● **Problem description**: Copy out every one of the following entries word for word.

--- START Data excerpts ---

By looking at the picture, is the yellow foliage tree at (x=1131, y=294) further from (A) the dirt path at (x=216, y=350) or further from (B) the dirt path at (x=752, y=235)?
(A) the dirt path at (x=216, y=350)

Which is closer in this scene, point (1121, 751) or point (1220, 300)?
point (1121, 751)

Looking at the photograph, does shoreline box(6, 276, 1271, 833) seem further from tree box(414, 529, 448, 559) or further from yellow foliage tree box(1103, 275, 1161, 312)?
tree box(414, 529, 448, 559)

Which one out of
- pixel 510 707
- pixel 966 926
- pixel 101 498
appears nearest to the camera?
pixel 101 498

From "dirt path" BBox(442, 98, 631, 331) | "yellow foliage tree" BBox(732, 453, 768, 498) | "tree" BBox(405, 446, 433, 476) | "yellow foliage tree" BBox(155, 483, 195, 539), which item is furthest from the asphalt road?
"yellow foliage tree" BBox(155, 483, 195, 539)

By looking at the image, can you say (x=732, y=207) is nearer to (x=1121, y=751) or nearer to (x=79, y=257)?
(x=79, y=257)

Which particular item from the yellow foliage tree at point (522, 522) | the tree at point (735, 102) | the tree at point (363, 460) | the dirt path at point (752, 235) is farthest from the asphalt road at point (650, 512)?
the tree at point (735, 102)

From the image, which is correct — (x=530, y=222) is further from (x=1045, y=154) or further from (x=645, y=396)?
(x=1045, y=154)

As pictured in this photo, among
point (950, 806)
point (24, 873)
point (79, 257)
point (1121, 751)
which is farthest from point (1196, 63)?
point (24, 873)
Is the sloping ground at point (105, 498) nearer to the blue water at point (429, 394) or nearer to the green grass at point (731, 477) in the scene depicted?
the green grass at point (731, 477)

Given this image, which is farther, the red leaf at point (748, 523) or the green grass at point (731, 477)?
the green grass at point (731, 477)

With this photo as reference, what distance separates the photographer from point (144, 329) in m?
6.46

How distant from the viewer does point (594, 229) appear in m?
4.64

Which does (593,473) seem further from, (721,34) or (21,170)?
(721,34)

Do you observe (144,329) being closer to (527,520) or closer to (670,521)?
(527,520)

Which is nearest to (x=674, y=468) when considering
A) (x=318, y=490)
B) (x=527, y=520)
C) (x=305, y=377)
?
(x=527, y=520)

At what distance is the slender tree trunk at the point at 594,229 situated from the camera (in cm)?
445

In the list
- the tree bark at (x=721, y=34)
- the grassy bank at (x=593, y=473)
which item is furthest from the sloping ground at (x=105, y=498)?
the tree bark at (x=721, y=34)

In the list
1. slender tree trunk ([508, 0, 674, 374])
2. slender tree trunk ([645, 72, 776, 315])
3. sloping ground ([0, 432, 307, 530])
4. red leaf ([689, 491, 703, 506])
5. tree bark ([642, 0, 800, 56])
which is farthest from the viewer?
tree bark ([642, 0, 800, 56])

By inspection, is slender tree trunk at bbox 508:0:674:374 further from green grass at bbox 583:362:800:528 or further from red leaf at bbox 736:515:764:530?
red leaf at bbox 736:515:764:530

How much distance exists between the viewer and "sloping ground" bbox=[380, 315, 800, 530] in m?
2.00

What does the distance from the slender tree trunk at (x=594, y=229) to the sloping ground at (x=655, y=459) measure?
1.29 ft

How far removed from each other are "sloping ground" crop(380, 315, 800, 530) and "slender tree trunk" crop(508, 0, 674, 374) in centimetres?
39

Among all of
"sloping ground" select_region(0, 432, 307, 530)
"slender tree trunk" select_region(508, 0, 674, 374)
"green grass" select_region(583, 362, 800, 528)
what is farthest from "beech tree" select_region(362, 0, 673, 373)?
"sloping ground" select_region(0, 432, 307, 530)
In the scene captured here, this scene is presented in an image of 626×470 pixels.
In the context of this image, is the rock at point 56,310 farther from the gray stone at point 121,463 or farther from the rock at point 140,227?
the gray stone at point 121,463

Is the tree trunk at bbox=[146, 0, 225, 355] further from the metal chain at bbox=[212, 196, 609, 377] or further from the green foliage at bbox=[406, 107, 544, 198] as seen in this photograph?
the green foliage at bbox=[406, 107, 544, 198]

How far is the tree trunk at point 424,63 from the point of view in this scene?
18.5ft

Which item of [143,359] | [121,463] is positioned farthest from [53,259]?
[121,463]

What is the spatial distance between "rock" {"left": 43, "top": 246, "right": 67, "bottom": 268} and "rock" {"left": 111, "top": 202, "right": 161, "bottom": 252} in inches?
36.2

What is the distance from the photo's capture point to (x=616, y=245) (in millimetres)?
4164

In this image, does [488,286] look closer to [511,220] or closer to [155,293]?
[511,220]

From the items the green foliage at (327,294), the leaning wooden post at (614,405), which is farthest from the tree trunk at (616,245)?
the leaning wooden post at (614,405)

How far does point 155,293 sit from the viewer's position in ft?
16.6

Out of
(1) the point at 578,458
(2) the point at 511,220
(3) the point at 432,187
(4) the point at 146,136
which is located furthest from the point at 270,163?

--- END Data excerpts ---

● **Output of the task**:
By looking at the picture, is the yellow foliage tree at (x=1131, y=294) further from (A) the dirt path at (x=216, y=350) or further from (B) the dirt path at (x=752, y=235)?
(A) the dirt path at (x=216, y=350)

Which is closer in this scene, point (1121, 751) or point (1220, 300)?
point (1121, 751)

Looking at the photograph, does shoreline box(6, 276, 1271, 833) seem further from tree box(414, 529, 448, 559) or further from yellow foliage tree box(1103, 275, 1161, 312)?
tree box(414, 529, 448, 559)

Which one out of
- pixel 510 707
- pixel 966 926
- pixel 101 498
appears nearest to the camera?
pixel 101 498

From "dirt path" BBox(442, 98, 631, 331) | "yellow foliage tree" BBox(732, 453, 768, 498) | "tree" BBox(405, 446, 433, 476) | "yellow foliage tree" BBox(155, 483, 195, 539), which item is furthest from the asphalt road?
"yellow foliage tree" BBox(155, 483, 195, 539)

By looking at the image, can you say (x=732, y=207) is nearer to (x=1121, y=751) or nearer to (x=79, y=257)?
(x=79, y=257)

Which particular item from the yellow foliage tree at point (522, 522) | the tree at point (735, 102) | the tree at point (363, 460) | the dirt path at point (752, 235) is farthest from the asphalt road at point (650, 512)?
the tree at point (735, 102)

From the image, which is correct — (x=530, y=222) is further from (x=1045, y=154) or further from (x=645, y=396)?
(x=1045, y=154)

As pictured in this photo, among
point (950, 806)
point (24, 873)
point (79, 257)
point (1121, 751)
which is farthest from point (1196, 63)?
point (24, 873)
Is the sloping ground at point (105, 498) nearer to the blue water at point (429, 394) or nearer to the green grass at point (731, 477) in the scene depicted?
the green grass at point (731, 477)

Given this image, which is farther, the red leaf at point (748, 523) or the green grass at point (731, 477)?
the green grass at point (731, 477)

With this photo as reference, what distance separates the photographer from point (144, 329) in m?
6.46

How distant from the viewer does point (594, 229) appear in m?
4.64

Which does (593,473) seem further from, (721,34) or (21,170)?
(721,34)

Do you observe (144,329) being closer to (527,520) or closer to (670,521)?
(527,520)

Which is nearest to (x=674, y=468) when considering
A) (x=318, y=490)
B) (x=527, y=520)
C) (x=305, y=377)
?
(x=527, y=520)

At what distance is the slender tree trunk at the point at 594,229 situated from the camera (in cm)?
445

In the list
- the tree bark at (x=721, y=34)
- the grassy bank at (x=593, y=473)
which item is furthest from the sloping ground at (x=105, y=498)?
the tree bark at (x=721, y=34)

In the list
1. slender tree trunk ([508, 0, 674, 374])
2. slender tree trunk ([645, 72, 776, 315])
3. sloping ground ([0, 432, 307, 530])
4. red leaf ([689, 491, 703, 506])
5. tree bark ([642, 0, 800, 56])
which is farthest from the viewer?
tree bark ([642, 0, 800, 56])

By inspection, is slender tree trunk at bbox 508:0:674:374 further from green grass at bbox 583:362:800:528 or further from red leaf at bbox 736:515:764:530?
red leaf at bbox 736:515:764:530

How much distance exists between the viewer and "sloping ground" bbox=[380, 315, 800, 530] in m?
2.00

What does the distance from the slender tree trunk at (x=594, y=229) to the sloping ground at (x=655, y=459) measure?
1.29 ft

How far removed from each other are "sloping ground" crop(380, 315, 800, 530) and "slender tree trunk" crop(508, 0, 674, 374) in centimetres?
39

Among all of
"sloping ground" select_region(0, 432, 307, 530)
"slender tree trunk" select_region(508, 0, 674, 374)
"green grass" select_region(583, 362, 800, 528)
what is farthest from "beech tree" select_region(362, 0, 673, 373)?
"sloping ground" select_region(0, 432, 307, 530)
In the scene captured here, this scene is presented in an image of 626×470 pixels.
In the context of this image, is the rock at point 56,310 farther from the gray stone at point 121,463 or farther from the rock at point 140,227?
the gray stone at point 121,463

Is the tree trunk at bbox=[146, 0, 225, 355] further from the metal chain at bbox=[212, 196, 609, 377] or further from the green foliage at bbox=[406, 107, 544, 198] as seen in this photograph?
the green foliage at bbox=[406, 107, 544, 198]

How far is the tree trunk at point 424,63 from the point of view in this scene?
18.5ft

Which item of [143,359] | [121,463] is positioned farthest from [53,259]?
[121,463]

What is the spatial distance between "rock" {"left": 43, "top": 246, "right": 67, "bottom": 268} and "rock" {"left": 111, "top": 202, "right": 161, "bottom": 252} in inches?
36.2

What is the distance from the photo's capture point to (x=616, y=245) (in millimetres)?
4164

In this image, does [488,286] look closer to [511,220] or closer to [155,293]?
[511,220]

From the items the green foliage at (327,294), the leaning wooden post at (614,405), which is farthest from the tree trunk at (616,245)?
the leaning wooden post at (614,405)

How far does point 155,293 sit from the viewer's position in ft?
16.6

Out of
(1) the point at 578,458
(2) the point at 511,220
(3) the point at 432,187
(4) the point at 146,136
which is located furthest from the point at 270,163?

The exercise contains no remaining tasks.